Now, I don’t know whether I have mentioned in these pages the problem with the church’s web site. There is one. And it is largely the fault of one person. He’s an IT guy, so The Computer Guy checked out the situation for me.
“He’s very insecure,” he said.
So when CD and I went out for coffee following the wonderful coaching session, I asked her what might be the best way to approach this insecure person.
CD is a counselor. I expect her to know these things.
I pointed out that she had already seen my technique with the insecure in our vocal coaching session: I tell them to buck up and quit thinking about themselves so much.
While I do believe that insecure people think about themselves too much, and indeed that thinking about oneself too much is the source of lots of unhappiness, I don’t feel sure that this approach will work with the IT guy. And we want him to do a couple of specific things. And also he and I are on a committee together and I went to be able to get along with him.
CD didn’t actually have a solution.

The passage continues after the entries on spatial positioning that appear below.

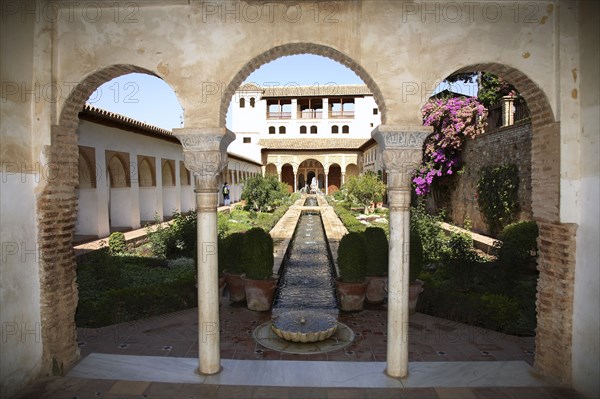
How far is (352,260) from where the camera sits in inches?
267

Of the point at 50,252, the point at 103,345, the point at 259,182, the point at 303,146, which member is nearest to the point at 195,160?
the point at 50,252

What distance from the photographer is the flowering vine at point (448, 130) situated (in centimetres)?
1584

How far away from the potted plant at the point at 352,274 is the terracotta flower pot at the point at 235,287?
173 centimetres

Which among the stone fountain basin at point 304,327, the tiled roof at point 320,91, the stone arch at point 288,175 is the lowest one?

I had thought she could say, “Here’s what you do with insecure people” but apparently it doesn’t work that way.
CD offered to drive with me to my appointment in the Next County to the North today. Being a counselor, she understands agoraphobia and recognizes that having someone else in the car makes all the difference.
“You didn’t think I was going to drive on the freeway, did you? You have way too high an opinion of me.”
Nope. I am going to leave way early and take the surface roads. If I get there too early, I can stop for coffee. I’m going to take my sketch block, so I can work on web sites.
If they can offer me just Tuesday and Thursday morning classes, and if they pay a reasonable amount, I’ll do it. Otherwise, I am feeling confident enough of having enough work to do that I will feel fine about saying, “Call me when you need people in my county.”
This school actually has a corporate branch about four minutes from my house. I could teach The Dark Art there. How fun would that be? This is my eventual goal, in fact, though I do like teaching Freshman Comp and will be happy to be back to doing that if they can give me a schedule with minimal driving.
After that appointment I have to go pick up #2 son’s bleaching trays and then get back here and finish those web sites. I realize that I have been saying all week that I was going to do that, and here they are not finished yet. If I don’t get them done today, I’ll have to do them tomorrow. Otherwise, I plan a PSD (Personal Sewing Day).